School Rankings...why are they not conducted by Council of Ministers of Education?

From the Frsaser Institute's Website:
Our vision is a free and prosperous world where individuals benefit from greater choice, competitive markets, and personal responsibility.

Our mission is to measure, study, and communicate the impact of competitive markets and government interventions on the welfare of individuals.

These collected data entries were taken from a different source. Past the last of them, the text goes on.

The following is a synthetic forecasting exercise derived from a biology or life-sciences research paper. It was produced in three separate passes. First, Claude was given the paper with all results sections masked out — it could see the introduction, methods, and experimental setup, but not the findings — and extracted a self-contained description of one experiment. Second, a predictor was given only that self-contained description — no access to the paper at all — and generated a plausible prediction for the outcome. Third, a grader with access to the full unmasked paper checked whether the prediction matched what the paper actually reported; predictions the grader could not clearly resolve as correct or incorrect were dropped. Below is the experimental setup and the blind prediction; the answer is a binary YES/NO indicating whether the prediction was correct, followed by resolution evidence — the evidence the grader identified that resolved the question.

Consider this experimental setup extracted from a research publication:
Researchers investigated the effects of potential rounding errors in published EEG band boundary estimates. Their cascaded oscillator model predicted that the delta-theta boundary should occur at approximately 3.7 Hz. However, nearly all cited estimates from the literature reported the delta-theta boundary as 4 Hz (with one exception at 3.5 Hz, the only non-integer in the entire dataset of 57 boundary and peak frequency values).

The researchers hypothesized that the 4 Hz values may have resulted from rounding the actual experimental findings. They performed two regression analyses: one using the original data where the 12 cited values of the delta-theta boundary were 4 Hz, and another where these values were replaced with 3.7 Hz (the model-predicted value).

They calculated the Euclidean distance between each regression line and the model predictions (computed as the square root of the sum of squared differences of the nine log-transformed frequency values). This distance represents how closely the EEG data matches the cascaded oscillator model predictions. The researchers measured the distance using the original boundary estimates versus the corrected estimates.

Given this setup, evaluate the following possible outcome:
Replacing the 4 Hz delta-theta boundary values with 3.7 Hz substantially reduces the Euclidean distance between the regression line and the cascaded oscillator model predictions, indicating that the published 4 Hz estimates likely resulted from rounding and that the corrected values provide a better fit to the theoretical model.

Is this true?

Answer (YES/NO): YES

This is the stated goal of the institute that, albeit through objective research techniques, purports to "rank" Canadian schools on their performance.
We all know that the researcher imprints the research with built-in biases, in all fields. When the funding for the research comes, for example, from the pharmaceutical industry seeking to licence a new drug, we know that the clinical trials will be, and are, skewed in the direction of approval.
In the case of the school rankings, there is a question in the mind of this scribe about the Fraser Institute's bias toward free markets and against organized labour, for a starter.
Competition, while valuable, is hardly the most important quality that needs development in, either an individual or a school. Just recently, I listened to the rankings of the schools in this area, and, without exception, those rankings portrayed more about the socio-economic conditions of the families in various regions than about the schools themselves. Clearly, the higher the socio-economic conditions, the better was the school ranking.
When will we see an independent research group, comprising both the perspectives of labour and corporate management, comprising all groups  in  the socio-economic spectrum, or perhaps a university's educational research department, conduct research into the performance of schools.
We need to monitor what is happening to our public schools. We fund them; we send our children to their care for many years. We need to know both how they are being measured and who they are being measured by. And governments, at their peril, fall victim to the only public "research" reputations that emerge from the rankings. And, it is time to call attention to the research methodology employed by the Fraser Institute, and to question why, for example, the Council of Ministers of Education is not funding the research of school performance.
Our public policy debates and the language that frames those debates emerges from such research, and if the agents of the research are impregnated with the philosopy and values of the right, then their research will reflect those values. And the public will be vulnerable to those conclusions.